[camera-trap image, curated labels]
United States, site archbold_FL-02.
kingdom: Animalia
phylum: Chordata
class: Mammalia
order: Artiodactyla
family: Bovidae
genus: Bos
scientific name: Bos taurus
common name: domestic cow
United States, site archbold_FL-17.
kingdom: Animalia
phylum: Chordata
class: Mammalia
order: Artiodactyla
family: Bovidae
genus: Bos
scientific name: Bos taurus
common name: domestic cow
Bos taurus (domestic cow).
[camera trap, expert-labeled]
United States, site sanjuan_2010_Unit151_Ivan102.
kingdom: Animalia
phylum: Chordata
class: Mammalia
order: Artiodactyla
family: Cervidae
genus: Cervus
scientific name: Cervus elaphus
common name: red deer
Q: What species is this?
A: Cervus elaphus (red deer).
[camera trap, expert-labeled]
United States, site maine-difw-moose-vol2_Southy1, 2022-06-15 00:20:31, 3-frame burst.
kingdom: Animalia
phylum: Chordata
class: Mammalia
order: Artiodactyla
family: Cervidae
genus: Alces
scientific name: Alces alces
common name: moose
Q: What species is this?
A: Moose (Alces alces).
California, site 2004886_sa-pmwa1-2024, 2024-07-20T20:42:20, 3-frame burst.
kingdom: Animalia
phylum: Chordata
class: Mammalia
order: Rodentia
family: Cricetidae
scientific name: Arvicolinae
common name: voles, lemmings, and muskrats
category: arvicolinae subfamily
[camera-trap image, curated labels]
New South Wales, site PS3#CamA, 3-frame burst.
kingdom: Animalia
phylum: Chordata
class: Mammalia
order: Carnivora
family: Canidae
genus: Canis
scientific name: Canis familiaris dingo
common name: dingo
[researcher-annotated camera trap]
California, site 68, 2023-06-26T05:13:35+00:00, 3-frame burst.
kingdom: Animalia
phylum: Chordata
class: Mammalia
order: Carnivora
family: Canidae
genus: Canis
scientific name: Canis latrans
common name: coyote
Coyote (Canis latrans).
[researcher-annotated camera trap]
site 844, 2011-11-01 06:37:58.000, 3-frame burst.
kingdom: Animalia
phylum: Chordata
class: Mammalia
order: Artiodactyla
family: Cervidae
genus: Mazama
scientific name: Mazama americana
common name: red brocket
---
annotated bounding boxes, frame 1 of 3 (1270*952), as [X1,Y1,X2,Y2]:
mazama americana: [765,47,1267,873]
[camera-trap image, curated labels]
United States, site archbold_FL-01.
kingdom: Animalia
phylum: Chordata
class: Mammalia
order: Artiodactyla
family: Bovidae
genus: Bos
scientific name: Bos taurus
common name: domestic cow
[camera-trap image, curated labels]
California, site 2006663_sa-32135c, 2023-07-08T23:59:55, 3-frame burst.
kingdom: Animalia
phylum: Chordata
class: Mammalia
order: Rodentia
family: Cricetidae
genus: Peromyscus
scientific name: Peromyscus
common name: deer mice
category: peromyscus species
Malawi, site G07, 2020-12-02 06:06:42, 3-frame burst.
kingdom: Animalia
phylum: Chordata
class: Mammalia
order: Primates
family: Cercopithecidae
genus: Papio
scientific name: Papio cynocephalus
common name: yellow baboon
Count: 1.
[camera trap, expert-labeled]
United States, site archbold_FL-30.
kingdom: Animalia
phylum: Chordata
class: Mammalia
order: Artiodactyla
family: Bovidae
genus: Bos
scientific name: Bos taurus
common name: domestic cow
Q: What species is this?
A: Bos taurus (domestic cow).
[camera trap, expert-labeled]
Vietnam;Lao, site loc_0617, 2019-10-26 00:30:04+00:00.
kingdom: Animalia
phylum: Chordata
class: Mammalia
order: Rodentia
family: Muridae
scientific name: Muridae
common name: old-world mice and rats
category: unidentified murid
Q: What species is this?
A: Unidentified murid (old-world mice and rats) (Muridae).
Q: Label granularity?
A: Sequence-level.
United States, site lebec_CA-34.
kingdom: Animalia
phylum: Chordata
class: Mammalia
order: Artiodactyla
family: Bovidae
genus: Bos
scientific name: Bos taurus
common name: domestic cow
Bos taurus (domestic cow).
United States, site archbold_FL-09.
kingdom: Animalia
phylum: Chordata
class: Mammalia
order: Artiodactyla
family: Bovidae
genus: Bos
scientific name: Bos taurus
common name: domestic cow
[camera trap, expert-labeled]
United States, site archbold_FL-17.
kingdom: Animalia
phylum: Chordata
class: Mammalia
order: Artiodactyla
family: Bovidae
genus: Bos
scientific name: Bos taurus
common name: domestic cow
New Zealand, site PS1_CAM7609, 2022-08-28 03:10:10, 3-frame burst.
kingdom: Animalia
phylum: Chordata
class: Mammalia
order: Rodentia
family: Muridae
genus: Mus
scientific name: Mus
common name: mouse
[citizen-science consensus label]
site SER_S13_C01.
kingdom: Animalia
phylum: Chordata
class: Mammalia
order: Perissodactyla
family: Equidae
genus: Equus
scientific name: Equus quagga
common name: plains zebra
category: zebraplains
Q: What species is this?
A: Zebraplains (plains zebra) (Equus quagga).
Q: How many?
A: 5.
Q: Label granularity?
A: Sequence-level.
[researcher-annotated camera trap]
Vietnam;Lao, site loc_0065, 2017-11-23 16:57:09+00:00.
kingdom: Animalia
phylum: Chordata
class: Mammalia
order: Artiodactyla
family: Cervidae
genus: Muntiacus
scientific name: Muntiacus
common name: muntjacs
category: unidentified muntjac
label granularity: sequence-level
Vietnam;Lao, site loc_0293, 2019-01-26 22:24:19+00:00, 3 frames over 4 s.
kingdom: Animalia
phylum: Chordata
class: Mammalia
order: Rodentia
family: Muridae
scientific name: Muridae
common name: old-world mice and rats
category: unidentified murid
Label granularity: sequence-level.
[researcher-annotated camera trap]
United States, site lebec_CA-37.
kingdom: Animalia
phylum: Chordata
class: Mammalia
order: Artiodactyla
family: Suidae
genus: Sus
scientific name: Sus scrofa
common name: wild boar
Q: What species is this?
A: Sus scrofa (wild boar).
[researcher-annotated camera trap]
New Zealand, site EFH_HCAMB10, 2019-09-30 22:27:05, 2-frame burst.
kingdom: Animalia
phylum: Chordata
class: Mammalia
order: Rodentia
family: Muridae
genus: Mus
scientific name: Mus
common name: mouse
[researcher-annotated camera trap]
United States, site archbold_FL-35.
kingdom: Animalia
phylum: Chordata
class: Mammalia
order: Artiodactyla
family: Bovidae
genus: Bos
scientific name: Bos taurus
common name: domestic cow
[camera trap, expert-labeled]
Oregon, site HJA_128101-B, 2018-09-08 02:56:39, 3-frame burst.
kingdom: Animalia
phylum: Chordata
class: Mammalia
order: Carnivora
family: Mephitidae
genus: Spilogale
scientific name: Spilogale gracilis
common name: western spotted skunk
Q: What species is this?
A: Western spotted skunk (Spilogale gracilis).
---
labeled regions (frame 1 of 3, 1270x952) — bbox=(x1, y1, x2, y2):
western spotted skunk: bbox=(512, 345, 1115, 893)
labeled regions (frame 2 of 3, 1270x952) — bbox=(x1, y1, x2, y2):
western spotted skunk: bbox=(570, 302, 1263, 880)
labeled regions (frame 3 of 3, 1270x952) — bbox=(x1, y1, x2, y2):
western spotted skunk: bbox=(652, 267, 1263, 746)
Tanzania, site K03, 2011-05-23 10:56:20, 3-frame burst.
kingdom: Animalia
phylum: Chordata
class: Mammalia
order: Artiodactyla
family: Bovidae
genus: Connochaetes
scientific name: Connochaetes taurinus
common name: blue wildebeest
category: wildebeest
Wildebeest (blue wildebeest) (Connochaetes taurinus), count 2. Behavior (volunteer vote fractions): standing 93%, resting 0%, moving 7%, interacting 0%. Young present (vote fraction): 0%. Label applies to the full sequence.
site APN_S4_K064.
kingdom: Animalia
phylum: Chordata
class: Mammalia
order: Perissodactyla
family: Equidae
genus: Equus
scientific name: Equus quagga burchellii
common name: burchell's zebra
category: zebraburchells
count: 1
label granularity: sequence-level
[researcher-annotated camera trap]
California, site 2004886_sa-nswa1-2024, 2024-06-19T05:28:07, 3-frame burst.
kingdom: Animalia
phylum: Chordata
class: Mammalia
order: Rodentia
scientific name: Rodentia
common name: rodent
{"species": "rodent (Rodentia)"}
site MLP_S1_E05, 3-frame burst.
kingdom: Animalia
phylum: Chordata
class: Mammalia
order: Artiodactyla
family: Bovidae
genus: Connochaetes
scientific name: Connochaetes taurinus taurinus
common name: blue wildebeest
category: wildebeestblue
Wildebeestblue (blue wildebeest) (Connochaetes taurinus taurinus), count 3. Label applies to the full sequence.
════════════════════
_Problem description_
Check each line of the data above, and please copy the ones in which the string "United" occurs.

_Response area_
United States, site archbold_FL-02.
United States, site archbold_FL-17.
United States, site sanjuan_2010_Unit151_Ivan102.
United States, site maine-difw-moose-vol2_Southy1, 2022-06-15 00:20:31, 3-frame burst.
United States, site archbold_FL-01.
United States, site archbold_FL-30.
United States, site lebec_CA-34.
United States, site archbold_FL-09.
United States, site archbold_FL-17.
United States, site lebec_CA-37.
United States, site archbold_FL-35.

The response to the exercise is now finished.